# IFC 907.2.9.3 - Smoke alarm interconnection to fire alarm system



## Brian 2 (Jul 12, 2018)

Can anyone shed some light on 2015 or 2018 IFC 907.2.9.3 regarding the requirement for interconnection of single/multi station smoke alarms to the fire alarm system?     What is the interconnection purpose?   

The handbook commentary indicates the intent is to notify occupants of a fire alarm system activation in the building.  In the next sentence it indicates the intent is NOT to activate the fire alarm system.  

A fire alarm system is already required in prior sections which NFPA 72 would mandate a minimum audible decibel level to be achieved at the pillow within the sleeping/dwelling units;  i.e. this would typically mean low frequency fire alarm system notification appliance in each unit.    So if the fire alarm system already has notification appliances in the unit and the single stations are not intended to activate the fire alarm system, it seems like there is no purpose of interconnection.

From some articles i have found, this interconnection topic seems to have been confusing since its adoption in 2012.      

Any thoughts on why the interconnection is required ?

Thanks!


----------



## Builder Bob (Jul 12, 2018)

This is where people often get confused - 907.2.10.2  refers to a fire alarm system that is connected to the fire alarm system to initiate and call the fire department - central station, proprietary system, etc. 

907.2.10.3 refers to single and/or multiple station smoke alarms ( residential application) where the smoke detectors are interconnected and sound in the dwelling or sleeping unit but are not required to be monitored or connected to building fire alarm system ...

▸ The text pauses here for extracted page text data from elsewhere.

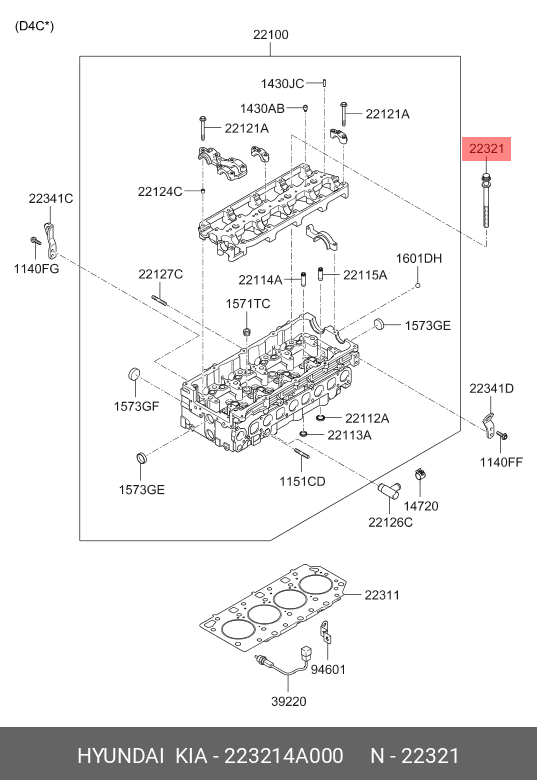 (D4C*)

22100

1430JC

1430AB

22121A

22121A

22321

22124C

22341C

1140FG

22127C

22114A

22115A

1601DH

1571TC

1573GE

1573GF

22341D

22112A

22113A

1140FF

1573GE

1151CD

14720

22126C

22311

94601

39220

HYUNDAI KIA - 223214A000 N - 22321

A good scenario is an apartment building or motel, the common areas are monitored by a fire alarm system to call the fire department, inside the dwelling unit, the smoke detectors are  just for alerting the occupants of the dwelling unit or sleeping units. 

The intent is to allow Mr. Builder Bob to burn toast which sets off the single/multi-station smoke detector in my apartment but does not create a ruckus for the other 15 families in my apartment building - especially if I have to be at work at 2 am in the morning, first and second shift persons like their sleep.

We are talking of course about code minimums, several chain motels/ apartment developers require monitoring of the smokes within the sleeping area which is not required by building code - but they are choosing to do it for insurance cost or other reasons.


----------



## Francis Vineyard (Jul 12, 2018)

In addition to the smoke detectors it may be utilizing the smoke alarms (as detectors) to set off the fire alarm low frequency sounders.


----------



## cda (Jul 12, 2018)

I am thinking 

The unit Smoke Alarms

Will send a trouble signal to the panel and or a constantly attended location.


----------



## cda (Jul 12, 2018)

http://deankwilson.com/Writings/IMSA_Journal/IMSA_FA_Ntbk_2012_09_10.pdf


----------



## Francis Vineyard (Jul 13, 2018)

The reason to connect the smoke alarms to the fire alarm system is early evacuation results in zero casualty according to the NY study in the IFC commentary, despite the concern of increased false alarms provided in code proposal: F109-09/10

https://www.iccsafe.org/wp-content/uploads/IFC_-F2-F120.pdf


----------



## cda (Jul 13, 2018)

Seems poorly written

If they want the room smoke detectors to sound the building

It should have been written that way.

More than likely you will see system smoke detectors in the rooms, only makes sense to me.


----------